**Actions to take**
1) Translate this sentence from the text about The Townhouse into Spanish: "Most of us know of The Townhouse’s historic role as “City Hall East” for the notorious ex-Chief of police John LaCoste."
2) Rewrite the records from the line containing "Of (A) dawn" down to the end, changing "shadow on grass" to "cast shadow" and leaving everything else as it is.

--- Start Document section ---

Townhouse Bartender Paul Harrington: Jasmine Creator, ‘Godfather’ of the West Coast Cocktail Renaissance

6 mins read

Most of us know of The Townhouse’s historic role as “City Hall East” for the notorious ex-Chief of police John LaCoste. During this era spanning the 70’s and early 80’s, “Vernetti’s Townhouse” was more of a Country-Western themed bar under the ownership of Joe Vernetti.

After the “Urban Cowboy” craze of the 80’s faded, The Townhouse reinvented itself as more of a fine-dining establishment under the new ownership of Chef Ellen Hope Rosenberg and French restaurateur Joseph LeBrun. It is during this period that Cal student Paul Harrington left his mark on our city’s history & culture, and the fine art of cocktail making.

UC Berkeley Oral History Center writer Shanna Farrell recalls the impact Harrington had on modern “mixology” and why he is considered one of the “godfathers of the cocktail renaissance”.

Feature Image: Vernetti’s Townhouse circa 1970 (Photo: Oakland Tribune).

--- End Document section ---
--- Start Entries supplied ---

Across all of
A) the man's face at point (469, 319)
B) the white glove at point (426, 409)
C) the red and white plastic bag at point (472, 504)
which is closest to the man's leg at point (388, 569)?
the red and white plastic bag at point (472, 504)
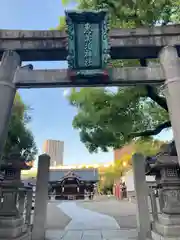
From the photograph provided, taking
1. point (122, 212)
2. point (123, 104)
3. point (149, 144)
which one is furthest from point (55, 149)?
point (123, 104)

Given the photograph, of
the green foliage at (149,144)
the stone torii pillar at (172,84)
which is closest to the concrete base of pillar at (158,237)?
the stone torii pillar at (172,84)

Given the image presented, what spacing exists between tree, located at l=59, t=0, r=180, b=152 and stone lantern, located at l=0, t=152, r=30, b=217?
3733 mm

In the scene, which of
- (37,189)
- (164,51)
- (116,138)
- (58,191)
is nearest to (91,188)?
(58,191)

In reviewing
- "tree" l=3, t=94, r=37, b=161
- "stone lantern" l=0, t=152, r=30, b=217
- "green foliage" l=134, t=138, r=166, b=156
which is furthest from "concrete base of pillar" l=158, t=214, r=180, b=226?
"tree" l=3, t=94, r=37, b=161

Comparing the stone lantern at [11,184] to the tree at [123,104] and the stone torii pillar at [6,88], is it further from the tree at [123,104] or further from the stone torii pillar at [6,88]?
the tree at [123,104]

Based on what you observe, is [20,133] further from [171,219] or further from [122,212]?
[171,219]

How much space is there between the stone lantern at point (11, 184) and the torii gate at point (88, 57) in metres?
1.97

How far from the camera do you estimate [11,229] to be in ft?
17.7

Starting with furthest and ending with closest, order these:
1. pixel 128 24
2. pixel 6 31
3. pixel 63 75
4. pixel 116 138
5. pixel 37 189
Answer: pixel 116 138 < pixel 128 24 < pixel 37 189 < pixel 6 31 < pixel 63 75

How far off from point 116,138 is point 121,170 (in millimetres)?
28649

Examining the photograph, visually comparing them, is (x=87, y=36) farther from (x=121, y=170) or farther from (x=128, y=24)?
(x=121, y=170)

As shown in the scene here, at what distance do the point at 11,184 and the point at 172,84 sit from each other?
14.8 ft

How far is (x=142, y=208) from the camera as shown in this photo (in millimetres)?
6203

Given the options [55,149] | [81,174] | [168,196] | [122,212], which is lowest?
[122,212]
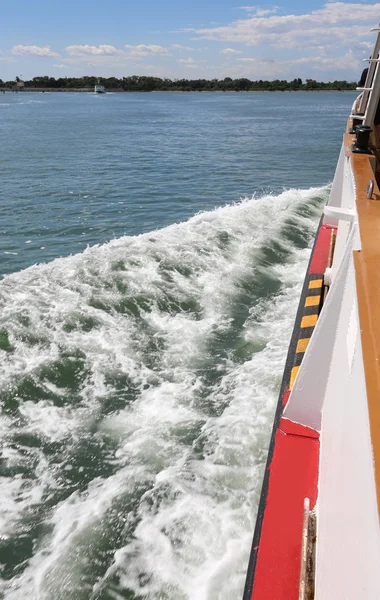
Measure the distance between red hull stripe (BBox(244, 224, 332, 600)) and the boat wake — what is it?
0.81 metres

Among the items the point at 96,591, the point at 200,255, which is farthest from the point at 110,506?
the point at 200,255

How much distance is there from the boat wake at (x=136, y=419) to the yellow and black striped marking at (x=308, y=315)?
817 mm

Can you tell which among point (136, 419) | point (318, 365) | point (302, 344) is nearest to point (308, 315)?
point (302, 344)

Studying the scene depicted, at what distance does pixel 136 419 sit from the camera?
15.8 ft

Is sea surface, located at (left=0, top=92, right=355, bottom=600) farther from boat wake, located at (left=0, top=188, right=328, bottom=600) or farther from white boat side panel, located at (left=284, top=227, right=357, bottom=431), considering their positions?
white boat side panel, located at (left=284, top=227, right=357, bottom=431)

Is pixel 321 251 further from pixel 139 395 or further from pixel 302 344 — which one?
pixel 139 395

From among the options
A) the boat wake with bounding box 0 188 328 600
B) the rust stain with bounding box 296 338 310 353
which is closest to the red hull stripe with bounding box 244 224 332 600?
the rust stain with bounding box 296 338 310 353

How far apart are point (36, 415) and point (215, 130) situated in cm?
3320

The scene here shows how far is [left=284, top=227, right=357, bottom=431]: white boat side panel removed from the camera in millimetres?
2939

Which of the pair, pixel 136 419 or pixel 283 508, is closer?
pixel 283 508

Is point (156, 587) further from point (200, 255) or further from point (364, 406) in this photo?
point (200, 255)

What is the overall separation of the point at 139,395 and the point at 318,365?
8.29ft

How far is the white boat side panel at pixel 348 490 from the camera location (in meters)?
1.36

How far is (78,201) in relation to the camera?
14320 mm
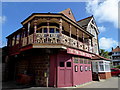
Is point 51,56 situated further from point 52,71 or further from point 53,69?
point 52,71

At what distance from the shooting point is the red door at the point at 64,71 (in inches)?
356

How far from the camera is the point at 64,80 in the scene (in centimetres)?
917

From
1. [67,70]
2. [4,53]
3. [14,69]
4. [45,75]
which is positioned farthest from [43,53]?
[4,53]

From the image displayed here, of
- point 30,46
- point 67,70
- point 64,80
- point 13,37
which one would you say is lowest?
point 64,80

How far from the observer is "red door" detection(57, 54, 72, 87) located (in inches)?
356

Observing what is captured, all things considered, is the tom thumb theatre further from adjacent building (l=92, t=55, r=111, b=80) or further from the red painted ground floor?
adjacent building (l=92, t=55, r=111, b=80)

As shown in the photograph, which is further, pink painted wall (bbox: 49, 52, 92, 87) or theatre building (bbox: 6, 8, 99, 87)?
pink painted wall (bbox: 49, 52, 92, 87)

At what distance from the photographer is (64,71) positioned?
9352mm

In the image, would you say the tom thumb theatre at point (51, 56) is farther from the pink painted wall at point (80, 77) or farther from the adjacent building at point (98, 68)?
the adjacent building at point (98, 68)

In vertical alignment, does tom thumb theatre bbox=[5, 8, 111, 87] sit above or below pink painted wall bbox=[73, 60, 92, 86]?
above

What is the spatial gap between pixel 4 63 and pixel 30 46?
7.49m

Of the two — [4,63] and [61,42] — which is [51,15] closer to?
[61,42]

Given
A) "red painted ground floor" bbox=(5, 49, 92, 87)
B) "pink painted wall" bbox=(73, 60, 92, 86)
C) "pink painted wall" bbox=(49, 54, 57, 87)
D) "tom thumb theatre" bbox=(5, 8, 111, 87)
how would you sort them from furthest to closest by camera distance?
"pink painted wall" bbox=(73, 60, 92, 86), "red painted ground floor" bbox=(5, 49, 92, 87), "pink painted wall" bbox=(49, 54, 57, 87), "tom thumb theatre" bbox=(5, 8, 111, 87)

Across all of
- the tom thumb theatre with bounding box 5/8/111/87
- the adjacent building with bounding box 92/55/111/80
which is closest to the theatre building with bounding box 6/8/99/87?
the tom thumb theatre with bounding box 5/8/111/87
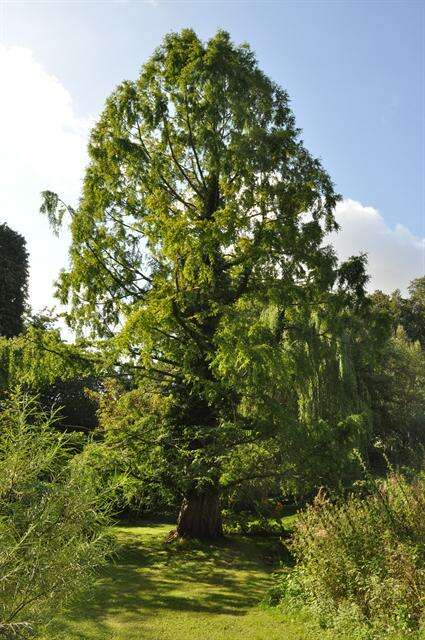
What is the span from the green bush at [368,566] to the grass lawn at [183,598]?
0.55m

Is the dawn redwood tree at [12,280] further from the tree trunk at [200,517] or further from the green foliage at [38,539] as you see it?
the green foliage at [38,539]

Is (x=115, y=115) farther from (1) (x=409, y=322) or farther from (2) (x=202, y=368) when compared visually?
(1) (x=409, y=322)

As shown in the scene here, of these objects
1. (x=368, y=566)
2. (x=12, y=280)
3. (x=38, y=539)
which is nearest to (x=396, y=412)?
(x=368, y=566)

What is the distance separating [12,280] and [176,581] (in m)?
22.9

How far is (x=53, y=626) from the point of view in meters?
3.75

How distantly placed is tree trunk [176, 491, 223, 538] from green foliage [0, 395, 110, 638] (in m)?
7.71

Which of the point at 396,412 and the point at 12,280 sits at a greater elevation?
the point at 12,280

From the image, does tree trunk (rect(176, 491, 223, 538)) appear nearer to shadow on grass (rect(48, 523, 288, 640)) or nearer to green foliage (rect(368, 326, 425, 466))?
shadow on grass (rect(48, 523, 288, 640))

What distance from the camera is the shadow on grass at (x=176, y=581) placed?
22.0 ft

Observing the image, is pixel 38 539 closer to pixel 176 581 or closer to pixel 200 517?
pixel 176 581

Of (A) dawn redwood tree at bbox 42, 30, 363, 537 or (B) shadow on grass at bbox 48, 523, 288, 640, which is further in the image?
(A) dawn redwood tree at bbox 42, 30, 363, 537

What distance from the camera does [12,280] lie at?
2747cm

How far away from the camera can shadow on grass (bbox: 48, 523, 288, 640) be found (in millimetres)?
6703

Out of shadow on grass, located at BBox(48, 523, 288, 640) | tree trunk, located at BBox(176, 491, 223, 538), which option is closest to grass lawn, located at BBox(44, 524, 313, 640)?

--- End Entries supplied ---

**Responses to the tasks**
1) La mayoría de nosotros conoce el papel histórico de The Townhouse como “City Hall East” para el notorio ex jefe de policía John LaCoste.

2)
Of (A) dawn redwood tree at bbox 42, 30, 363, 537 or (B) cast shadow at bbox 48, 523, 288, 640, which is further in the image?
(A) dawn redwood tree at bbox 42, 30, 363, 537

What distance from the camera does [12,280] lie at?
2747cm

How far away from the camera can cast shadow (bbox: 48, 523, 288, 640) be found (in millimetres)?
6703

Out of cast shadow, located at BBox(48, 523, 288, 640) | tree trunk, located at BBox(176, 491, 223, 538), which option is closest to grass lawn, located at BBox(44, 524, 313, 640)?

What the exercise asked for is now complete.